追憶良久,亦蓉恍然間回神。
手里的這根簪子根本就無法確定是她丟失的那一個,因此,亦蓉還是將它放回了原處。
傍晚的時候,奶娘帶著兩個小丫鬟過來了。鶯兒和雁兒兩個一人提著一桶水。
奶娘走進寢房內,拉著亦蓉的手道:“夫人,奴婢聽說,老爺和將軍今日一大早就被召進宮去了,到現在也沒回來,奴婢剛才去問了少爺,少爺的小跟班梧觴說,老爺和將軍被帶去西山行宮了。夫人,你正新婚,丈夫就不在身邊,難為你了,這些日子,奴婢會陪著你,夫人不必憂心。”
亦蓉苦著臉,心內有苦難言,只把頭略略一點。
“亦蓉明白。”
奶娘見她臉上分明有悲戚之色,卻強撐著,像往常那樣乖巧,不禁有些心疼,給予她寬慰一笑,說:“這天下都是皇帝的,皇帝要去冬獵,咱們就陪他去,皇上要你嫁人,咱們就嫁人,亦蓉啊,有些事情你必須得忍著,得學會順從,沒有人能違抗皇命。”
亦蓉垂下眸子,竟是落了淚,心中沒來由地發寒。
天下是皇帝的,那么天下的人就都是皇帝的么?天下人的命也都是皇帝的?
父親和夫君的命也都是皇帝的么......
“亦蓉啊,怎么哭了,別哭,別哭,你要堅強,嫁了人,怎么還這么小孩子氣,哭是小孩子才有的權利,亦蓉已經長大了,不哭,不哭啊......”

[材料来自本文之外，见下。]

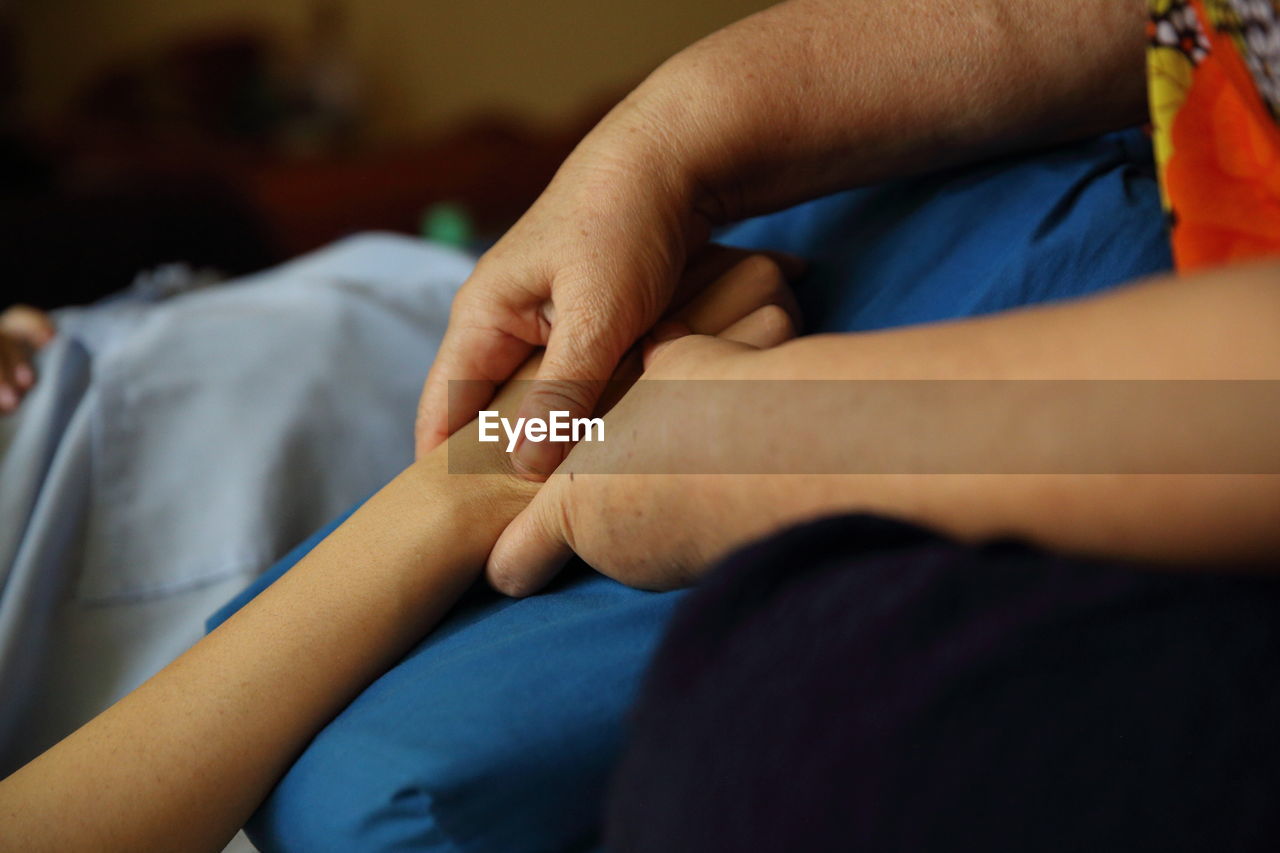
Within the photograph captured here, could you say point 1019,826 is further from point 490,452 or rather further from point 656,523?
point 490,452

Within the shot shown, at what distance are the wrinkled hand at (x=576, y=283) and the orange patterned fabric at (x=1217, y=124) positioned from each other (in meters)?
0.28

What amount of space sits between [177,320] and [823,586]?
812 millimetres

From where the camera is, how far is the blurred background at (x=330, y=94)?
3238mm

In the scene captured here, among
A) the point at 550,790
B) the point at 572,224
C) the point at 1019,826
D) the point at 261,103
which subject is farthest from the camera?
the point at 261,103

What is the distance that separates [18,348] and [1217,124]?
1.00 meters

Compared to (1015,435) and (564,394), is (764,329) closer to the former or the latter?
(564,394)

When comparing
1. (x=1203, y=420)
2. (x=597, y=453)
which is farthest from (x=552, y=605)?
(x=1203, y=420)

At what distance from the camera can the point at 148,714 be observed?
50 centimetres

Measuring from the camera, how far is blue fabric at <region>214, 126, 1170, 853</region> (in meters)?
0.42

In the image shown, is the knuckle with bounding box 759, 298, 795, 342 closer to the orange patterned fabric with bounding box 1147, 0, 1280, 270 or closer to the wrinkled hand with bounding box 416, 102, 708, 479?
the wrinkled hand with bounding box 416, 102, 708, 479

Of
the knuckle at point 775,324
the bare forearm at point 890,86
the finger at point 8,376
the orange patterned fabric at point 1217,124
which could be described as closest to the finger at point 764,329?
the knuckle at point 775,324

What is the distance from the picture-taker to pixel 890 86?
0.65 m

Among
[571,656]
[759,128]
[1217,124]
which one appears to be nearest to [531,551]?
[571,656]

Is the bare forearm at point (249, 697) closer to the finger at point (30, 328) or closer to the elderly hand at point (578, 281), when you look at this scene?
the elderly hand at point (578, 281)
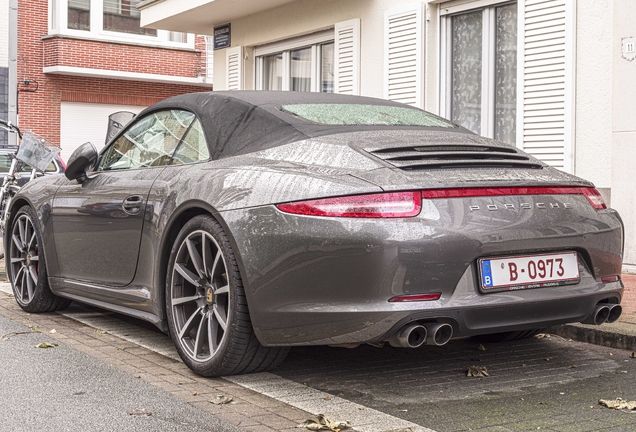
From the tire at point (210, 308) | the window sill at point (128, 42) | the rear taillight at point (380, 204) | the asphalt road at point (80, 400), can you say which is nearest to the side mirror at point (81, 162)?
the asphalt road at point (80, 400)

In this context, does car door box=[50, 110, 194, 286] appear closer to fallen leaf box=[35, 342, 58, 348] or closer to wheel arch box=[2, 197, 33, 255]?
fallen leaf box=[35, 342, 58, 348]

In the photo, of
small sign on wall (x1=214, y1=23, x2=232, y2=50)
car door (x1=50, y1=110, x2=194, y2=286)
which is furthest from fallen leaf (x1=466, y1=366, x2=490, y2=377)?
small sign on wall (x1=214, y1=23, x2=232, y2=50)

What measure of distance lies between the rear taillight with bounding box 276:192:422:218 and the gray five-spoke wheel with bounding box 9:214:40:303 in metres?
3.13

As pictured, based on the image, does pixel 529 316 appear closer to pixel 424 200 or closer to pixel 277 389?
pixel 424 200

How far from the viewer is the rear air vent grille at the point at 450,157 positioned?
13.1ft

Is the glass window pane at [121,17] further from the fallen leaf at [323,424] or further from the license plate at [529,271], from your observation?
the fallen leaf at [323,424]

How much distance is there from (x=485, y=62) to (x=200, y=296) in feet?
21.7

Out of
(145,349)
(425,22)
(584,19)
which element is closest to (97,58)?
(425,22)

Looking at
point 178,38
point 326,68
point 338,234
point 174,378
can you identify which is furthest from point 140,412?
point 178,38

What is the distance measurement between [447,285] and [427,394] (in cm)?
60

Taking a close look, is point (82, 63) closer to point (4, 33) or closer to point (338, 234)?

瞧著亦蓉臉上不住滾落的淚水,奶娘心疼地替她擦去,將她抱在懷里,安慰她。
“奶娘當年和你一樣大的時候,每天都去山坡上放牛、割草,回到家里就是干雜活,我們那里,每天只吃兩頓飯,早一頓,晚一頓,正午呢,爹娘就戴著草帽,常常是頂著大太陽干活,那皮子啊曬得黝黑黝黑的,實在太累的話,就到附近的樹林里歇歇,喝幾口水,就再接著干,冬天的時候,天寒地凍的,穿不起新棉襖,就只能穿著早就破爛了的襖子,還得每天挨餓受凍的,活兒多著呢,閑不下來,在家里織布,好拿去縣里去賣,賣得了銀錢,才能買過冬的食物,平時是吃不到肉的,偶爾在河里逮著了魚,還能解饞,一般是過年才能吃到幾口肉......病了,就忍著,到了實在不行了,才請郎中來看,看一次病就幾乎要傾家蕩產了......又能怎樣呢......”
奶娘咕噥了許多,說著說著,自己也流下淚來,淚水順著她的臉龐,落到亦蓉的手腕上。
亦蓉抬起臉,眼眶紅紅的,瞧見奶娘也傷心起來,不由心中慚愧,忙自己擦擦眼淚。
“奶娘,那些都過去了,將來一定會更好的。”
奶娘滿是淚水的臉上有了一絲笑意,應道:“是呀,這么多年過去了,不該再提這些往事了,唉。”又說:“姑娘,如今你也大了,奶娘想著,等老爺回來,奴婢就贖身,回家鄉去,看看爹娘。”
“奶娘要離開太師府了嗎?”
“唉,亦蓉長大了,奶娘該離開了。”
“可是......”亦蓉猶豫起來,她雖然生出了叛逆之心,但她從小就聽奶娘的話,心中到底是有不舍的,奶娘突然要離開太師府,這也是亦蓉始料未及的。
“亦蓉,不要說那些舍不得的話,奶娘總不會一直陪著你的,奶娘也想要自己的生活,我這輩子,還有許多沒做的,不能到了遺憾終生,爹娘可能以為他們的女兒早就死在外面了,家里只有我一個孩子,我不能讓爹娘沒人養活......我丈夫不幸早死,我也一直念著他,想去他墳頭上祭拜,過了十幾年了,不知道他的墳頭草多高呢......”
亦蓉猶豫了會兒,還是道:“奶娘,你真的要一個人回家鄉嗎?”
奶娘的眼睛里都是笑意:“一個人就一個人吧,回了家鄉就不是一個人了。”
亦蓉能夠聽出,奶娘對家鄉是一直念念不忘的,那種思念刻在骨子里,沒人能夠抹去。家鄉是她常年以來的念想啊。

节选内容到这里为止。